«Nell’etica tragica, la hýbris è ciò che spinge gli uomini a varcare i confini assegnati alla natura umana e a credersi di più di quello che sono, mettendosi così in implicita (o anche esplicita: si pensi ad Aiace nell’Aiace sofocleo) competizione con gli dèi. La troppa fortuna, la troppa ricchezza, la troppa felicità, ogni tipo di eccesso, creano nell’uomo orgoglio e presunzione, rendendo quasi inevitabile la sua caduta nella colpa.
La
hýbris dei potenti si abbatte, per ovvie ragioni, sui deboli, che sono, nella
tragedia, i depositari del piano morale.
Gli
dèi hanno cari i deboli. Non sempre li salvano (anzi), ma infallibilmente li
vendicano, punendo il loro persecutore o la sua discendenza.
Quando
gli dèi puniscono, lo fanno in modo a un tempo crudele e beffardo, confondendo
i colpevoli, inducendoli in errore, spingendoli a scambiare uno strumento di
rovina per una via di salvezza.
La
sofferenza dell’innocente ci ricorda che l’infelicità è semplicemente connessa
con il vivere, non deve per forza avere un motivo.
Nella
tragedia non esistono cause tanto giuste da non avere in sé una parte di
ostinazione e di eccesso (cioè di hýbris!), né cause tanto sbagliate da non
contenere una sia pur piccola e lontana giustificazione.

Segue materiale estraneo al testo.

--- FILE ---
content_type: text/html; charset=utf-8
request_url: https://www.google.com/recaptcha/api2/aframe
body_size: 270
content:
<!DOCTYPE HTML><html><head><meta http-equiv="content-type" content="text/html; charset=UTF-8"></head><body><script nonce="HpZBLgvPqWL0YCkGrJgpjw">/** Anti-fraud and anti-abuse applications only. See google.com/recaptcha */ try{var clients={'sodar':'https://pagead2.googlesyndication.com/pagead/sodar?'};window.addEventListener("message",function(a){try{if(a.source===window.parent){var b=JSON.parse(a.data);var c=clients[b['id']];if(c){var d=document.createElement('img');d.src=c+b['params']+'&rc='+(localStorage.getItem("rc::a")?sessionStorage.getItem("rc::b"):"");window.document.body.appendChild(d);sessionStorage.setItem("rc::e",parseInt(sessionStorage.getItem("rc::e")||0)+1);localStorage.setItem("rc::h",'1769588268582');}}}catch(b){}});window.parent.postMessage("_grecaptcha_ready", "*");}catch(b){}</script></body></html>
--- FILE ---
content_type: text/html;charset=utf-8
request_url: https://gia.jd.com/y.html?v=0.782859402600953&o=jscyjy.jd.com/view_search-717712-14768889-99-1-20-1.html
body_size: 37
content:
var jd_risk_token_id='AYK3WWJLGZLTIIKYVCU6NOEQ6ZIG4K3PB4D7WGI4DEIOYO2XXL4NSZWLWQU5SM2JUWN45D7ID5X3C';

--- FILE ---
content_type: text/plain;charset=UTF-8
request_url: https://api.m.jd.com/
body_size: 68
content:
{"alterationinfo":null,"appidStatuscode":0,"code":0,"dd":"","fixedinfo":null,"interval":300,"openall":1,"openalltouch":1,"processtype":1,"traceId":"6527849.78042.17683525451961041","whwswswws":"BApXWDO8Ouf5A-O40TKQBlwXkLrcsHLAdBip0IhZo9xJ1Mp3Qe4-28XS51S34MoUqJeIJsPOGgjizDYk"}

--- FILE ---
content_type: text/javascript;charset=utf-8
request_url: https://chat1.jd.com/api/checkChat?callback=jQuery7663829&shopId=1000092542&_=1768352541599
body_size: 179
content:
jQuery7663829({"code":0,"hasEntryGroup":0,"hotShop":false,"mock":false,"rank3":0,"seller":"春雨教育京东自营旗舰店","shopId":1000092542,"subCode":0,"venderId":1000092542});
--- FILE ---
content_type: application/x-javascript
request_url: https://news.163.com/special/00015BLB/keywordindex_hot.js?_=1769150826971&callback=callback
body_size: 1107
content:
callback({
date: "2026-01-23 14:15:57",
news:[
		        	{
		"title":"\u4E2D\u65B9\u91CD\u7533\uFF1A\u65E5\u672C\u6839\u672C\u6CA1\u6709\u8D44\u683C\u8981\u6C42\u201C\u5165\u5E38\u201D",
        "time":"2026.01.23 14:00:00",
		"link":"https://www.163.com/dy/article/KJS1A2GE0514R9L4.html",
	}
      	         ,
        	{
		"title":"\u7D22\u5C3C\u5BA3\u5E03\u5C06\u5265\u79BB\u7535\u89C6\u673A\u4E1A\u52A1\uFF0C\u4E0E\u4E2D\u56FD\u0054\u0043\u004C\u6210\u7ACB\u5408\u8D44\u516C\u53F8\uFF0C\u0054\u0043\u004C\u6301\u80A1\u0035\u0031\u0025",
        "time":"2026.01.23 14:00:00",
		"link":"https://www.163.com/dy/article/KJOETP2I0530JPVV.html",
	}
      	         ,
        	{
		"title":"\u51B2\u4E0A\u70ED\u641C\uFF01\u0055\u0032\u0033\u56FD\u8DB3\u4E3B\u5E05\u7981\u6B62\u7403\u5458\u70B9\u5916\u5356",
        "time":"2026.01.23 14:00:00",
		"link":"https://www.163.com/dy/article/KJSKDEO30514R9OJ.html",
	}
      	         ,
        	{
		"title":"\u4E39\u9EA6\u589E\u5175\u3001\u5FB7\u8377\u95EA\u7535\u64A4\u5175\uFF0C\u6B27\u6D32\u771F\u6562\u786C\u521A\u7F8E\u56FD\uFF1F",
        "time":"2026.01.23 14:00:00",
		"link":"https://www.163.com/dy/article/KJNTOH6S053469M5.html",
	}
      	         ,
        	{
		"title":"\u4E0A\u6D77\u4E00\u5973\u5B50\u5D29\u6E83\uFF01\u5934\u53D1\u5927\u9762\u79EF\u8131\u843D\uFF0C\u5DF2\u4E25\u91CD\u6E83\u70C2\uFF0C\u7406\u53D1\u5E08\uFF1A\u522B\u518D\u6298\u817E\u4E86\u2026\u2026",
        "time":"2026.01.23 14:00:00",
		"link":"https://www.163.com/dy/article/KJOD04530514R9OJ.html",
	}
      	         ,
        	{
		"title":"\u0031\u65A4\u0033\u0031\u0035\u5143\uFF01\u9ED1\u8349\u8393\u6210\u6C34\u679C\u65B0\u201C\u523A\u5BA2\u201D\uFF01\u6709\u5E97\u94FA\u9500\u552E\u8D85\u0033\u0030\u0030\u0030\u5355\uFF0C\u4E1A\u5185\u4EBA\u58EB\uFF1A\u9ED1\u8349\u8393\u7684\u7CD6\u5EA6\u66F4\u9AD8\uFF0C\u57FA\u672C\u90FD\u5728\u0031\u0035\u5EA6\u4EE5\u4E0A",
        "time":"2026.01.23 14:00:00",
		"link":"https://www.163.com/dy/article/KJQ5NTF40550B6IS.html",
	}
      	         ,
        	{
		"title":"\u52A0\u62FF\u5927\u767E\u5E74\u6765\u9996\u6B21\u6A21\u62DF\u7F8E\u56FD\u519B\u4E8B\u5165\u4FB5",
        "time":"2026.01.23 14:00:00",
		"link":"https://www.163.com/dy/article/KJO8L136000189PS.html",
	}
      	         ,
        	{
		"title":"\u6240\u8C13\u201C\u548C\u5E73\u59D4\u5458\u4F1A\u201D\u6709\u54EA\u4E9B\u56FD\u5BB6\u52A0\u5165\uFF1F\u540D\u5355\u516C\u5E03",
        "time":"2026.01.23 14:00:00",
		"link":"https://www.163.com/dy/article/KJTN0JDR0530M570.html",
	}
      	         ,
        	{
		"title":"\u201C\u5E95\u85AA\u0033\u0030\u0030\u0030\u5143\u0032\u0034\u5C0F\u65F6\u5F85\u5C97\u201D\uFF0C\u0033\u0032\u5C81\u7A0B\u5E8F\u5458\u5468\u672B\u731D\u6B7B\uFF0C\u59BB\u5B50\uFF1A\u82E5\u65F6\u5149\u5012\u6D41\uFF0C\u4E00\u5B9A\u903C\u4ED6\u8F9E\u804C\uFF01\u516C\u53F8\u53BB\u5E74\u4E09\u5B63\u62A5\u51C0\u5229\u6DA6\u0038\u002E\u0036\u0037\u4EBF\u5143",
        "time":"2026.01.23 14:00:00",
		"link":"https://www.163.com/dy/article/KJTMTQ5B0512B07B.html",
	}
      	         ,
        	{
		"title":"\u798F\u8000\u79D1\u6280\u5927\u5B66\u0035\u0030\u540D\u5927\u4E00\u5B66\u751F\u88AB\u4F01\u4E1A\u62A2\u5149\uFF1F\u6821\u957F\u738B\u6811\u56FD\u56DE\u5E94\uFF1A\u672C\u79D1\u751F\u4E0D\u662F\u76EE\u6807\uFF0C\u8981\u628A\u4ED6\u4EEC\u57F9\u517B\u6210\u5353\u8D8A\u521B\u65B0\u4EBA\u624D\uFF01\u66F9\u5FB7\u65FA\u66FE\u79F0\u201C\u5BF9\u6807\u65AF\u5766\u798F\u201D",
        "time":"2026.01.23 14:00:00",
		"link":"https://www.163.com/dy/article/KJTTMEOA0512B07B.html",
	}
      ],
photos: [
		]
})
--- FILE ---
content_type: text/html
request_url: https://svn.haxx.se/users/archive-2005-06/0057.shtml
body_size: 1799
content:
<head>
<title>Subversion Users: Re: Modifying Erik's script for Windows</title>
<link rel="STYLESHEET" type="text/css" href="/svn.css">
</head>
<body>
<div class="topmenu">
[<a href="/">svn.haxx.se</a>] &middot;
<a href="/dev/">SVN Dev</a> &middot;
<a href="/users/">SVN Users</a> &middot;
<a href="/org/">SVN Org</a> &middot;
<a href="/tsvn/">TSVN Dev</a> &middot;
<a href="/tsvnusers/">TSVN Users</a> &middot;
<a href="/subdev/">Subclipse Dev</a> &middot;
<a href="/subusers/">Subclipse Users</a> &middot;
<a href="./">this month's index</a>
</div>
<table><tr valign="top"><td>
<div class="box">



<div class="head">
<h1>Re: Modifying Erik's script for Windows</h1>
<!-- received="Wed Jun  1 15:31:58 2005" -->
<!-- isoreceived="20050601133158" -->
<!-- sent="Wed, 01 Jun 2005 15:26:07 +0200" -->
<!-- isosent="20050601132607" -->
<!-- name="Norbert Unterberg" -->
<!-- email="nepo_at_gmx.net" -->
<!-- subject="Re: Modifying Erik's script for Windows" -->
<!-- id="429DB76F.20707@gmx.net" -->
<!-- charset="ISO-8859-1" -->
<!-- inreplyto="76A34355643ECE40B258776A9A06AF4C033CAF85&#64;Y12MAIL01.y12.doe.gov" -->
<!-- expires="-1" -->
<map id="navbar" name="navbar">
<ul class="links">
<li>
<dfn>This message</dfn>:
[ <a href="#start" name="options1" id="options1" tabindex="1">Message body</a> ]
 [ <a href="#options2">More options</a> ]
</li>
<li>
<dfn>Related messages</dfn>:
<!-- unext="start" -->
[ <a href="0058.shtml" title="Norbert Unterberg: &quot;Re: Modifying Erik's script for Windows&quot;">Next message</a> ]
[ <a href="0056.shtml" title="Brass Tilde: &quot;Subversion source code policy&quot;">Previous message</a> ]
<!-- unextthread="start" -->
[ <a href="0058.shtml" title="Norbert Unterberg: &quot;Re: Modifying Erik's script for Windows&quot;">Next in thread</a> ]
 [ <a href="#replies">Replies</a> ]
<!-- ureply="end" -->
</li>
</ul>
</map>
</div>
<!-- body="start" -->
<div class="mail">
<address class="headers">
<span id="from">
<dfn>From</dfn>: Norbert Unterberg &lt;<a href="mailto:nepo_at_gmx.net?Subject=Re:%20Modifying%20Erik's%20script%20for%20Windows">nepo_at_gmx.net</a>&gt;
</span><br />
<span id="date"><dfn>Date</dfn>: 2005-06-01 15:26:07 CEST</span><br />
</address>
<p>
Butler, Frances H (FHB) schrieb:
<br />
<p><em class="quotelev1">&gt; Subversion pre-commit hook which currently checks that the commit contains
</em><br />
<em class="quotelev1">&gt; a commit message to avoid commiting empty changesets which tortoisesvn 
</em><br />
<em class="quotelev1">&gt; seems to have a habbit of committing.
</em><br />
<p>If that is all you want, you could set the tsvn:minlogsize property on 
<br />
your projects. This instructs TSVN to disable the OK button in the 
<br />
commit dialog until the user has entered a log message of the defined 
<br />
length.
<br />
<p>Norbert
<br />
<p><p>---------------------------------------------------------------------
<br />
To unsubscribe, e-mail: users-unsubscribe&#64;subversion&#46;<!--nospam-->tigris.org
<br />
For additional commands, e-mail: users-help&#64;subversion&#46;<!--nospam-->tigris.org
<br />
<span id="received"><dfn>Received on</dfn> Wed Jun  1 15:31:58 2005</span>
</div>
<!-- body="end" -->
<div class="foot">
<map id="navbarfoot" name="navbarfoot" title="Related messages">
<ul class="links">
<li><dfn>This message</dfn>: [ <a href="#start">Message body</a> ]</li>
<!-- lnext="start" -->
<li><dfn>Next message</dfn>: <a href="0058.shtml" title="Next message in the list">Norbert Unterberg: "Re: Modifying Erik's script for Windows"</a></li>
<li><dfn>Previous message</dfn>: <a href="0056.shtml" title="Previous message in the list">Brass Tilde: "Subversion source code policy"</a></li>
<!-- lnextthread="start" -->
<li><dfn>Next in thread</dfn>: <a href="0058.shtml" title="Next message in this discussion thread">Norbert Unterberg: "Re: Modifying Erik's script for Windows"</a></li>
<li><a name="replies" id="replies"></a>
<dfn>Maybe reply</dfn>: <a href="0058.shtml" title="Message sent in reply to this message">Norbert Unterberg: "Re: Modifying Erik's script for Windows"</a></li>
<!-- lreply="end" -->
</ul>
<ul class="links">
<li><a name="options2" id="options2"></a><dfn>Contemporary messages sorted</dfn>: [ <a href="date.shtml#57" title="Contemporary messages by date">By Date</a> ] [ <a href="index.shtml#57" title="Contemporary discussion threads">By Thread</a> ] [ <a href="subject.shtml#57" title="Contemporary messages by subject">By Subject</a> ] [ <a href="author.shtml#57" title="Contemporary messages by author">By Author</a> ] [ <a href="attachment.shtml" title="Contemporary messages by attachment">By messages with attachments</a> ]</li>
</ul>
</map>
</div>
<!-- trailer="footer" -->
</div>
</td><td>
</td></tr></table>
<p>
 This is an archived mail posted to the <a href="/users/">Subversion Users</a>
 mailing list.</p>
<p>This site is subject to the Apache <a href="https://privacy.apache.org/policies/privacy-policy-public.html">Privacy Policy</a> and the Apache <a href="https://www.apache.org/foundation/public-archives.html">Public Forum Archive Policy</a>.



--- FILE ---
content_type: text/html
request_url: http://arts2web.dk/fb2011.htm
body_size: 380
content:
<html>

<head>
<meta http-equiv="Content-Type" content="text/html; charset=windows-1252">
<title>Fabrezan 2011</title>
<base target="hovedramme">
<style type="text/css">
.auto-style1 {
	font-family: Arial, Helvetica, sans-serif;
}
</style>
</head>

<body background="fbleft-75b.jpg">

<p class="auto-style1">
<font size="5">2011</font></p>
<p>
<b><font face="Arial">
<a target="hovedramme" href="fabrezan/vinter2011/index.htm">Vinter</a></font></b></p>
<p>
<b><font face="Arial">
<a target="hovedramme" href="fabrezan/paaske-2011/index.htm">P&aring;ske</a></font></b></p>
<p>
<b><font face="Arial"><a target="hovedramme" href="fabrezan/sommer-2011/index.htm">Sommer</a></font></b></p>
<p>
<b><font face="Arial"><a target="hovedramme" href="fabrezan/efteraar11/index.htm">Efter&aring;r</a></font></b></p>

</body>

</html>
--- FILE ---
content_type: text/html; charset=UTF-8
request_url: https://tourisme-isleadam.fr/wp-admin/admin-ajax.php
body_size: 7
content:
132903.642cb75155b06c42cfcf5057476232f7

La tragedia dunque non ama il cento-per-cento. Nasce per far discutere. È intimamente divisiva. La divisività è anzi, si può dire, il suo codice, la sua marca di genere…»
- tratto da
"La tragedia greca", di Walter Papino per "Le lezioni del
Corriere" - Corriere della Sera.
Questa breve descrizione della tragedia greca, riletta in chiave dell’ennesimo round del conflitto israelo-palestinese che si sta svolgendo sotto i nostri occhi inermi, dimostra ampiamente quanto -nonostante le fasi evolutive del pensiero- la natura umana sia rimasta intatta da millenni.
La
loro hýbris da superpotenti si abbatte con una violenza mai vista sui deboli
arabi palestinesi, incapaci di affrancarsi dal terrorismo poiché soggiogati da
decenni di prepotenze, soprusi e metodi che hanno poco a che fare con la democrazia
e molto più a che fare con il terrorismo e l’apartheid, posti in atto dagli
israeliani.
Gli
dèi hanno cari i deboli, anche se è difficile crederlo vedendo ciò che sta accadendo.
Non sempre li salvano -infatti solo in quest’ultima “guerra” sono morti decine
di migliaia di palestinesi. Ma gli dei, in questo caso Dio, trattandosi di
popoli monoteisti (che si chiami Jahvè, Allah, poco importa), vendicherà i
palestinesi, punendo il loro persecutore, l’attuale governo israeliano- o la
sua discendenza -chi verrà dopo Netanyahu.
Li
punirà in modo crudele e beffardo, confondendo gli israeliani, inducendoli in
errore, spingendoli a scambiare uno strumento di rovina -ovvero la distruzione
dei palestinesi, identificati solo come un unico, grande, gruppo terroristico,
per una via di salvezza -la loro- ovvero la costruzione del Grande Israele. Questa,
che è ritenuta la loro unica salvezza dal male del terrorismo arabo-palestinese,
si rivelerà la loro condanna definitiva. In parte, la condanna è già iniziata:
il governo israeliano, che continua a negare ciò che è oggettivamente
innegabile, non ha più alcuna credibilità agli occhi del mondo. Potranno avere
la meglio, sradicare il popolo palestinese dalla terra che porta il loro nome
da secoli, così come stanno facendo per le piante di ulivo, ma alla fine
lasceranno attorno a loro il deserto, non solo fisico ma politico. E in questo
loro deserto, la società israeliana si interrogherà circa la loro “caduta nella
colpa”, e rischia di implodere, di rimanere dilaniata al suo interno.
E’
vero, «la tragedia nasce per far discutere. È intimamente divisiva»
Questa divisione in chi discute del conflitto israelo-palestinese dura da quasi ottant’anni. Finirà soltanto
quando si vorrà scoprire e/o ammettere chi, tra i protagonisti di questa tragica narrazione,
ha detto la verità e chi, invece, ha bleffato.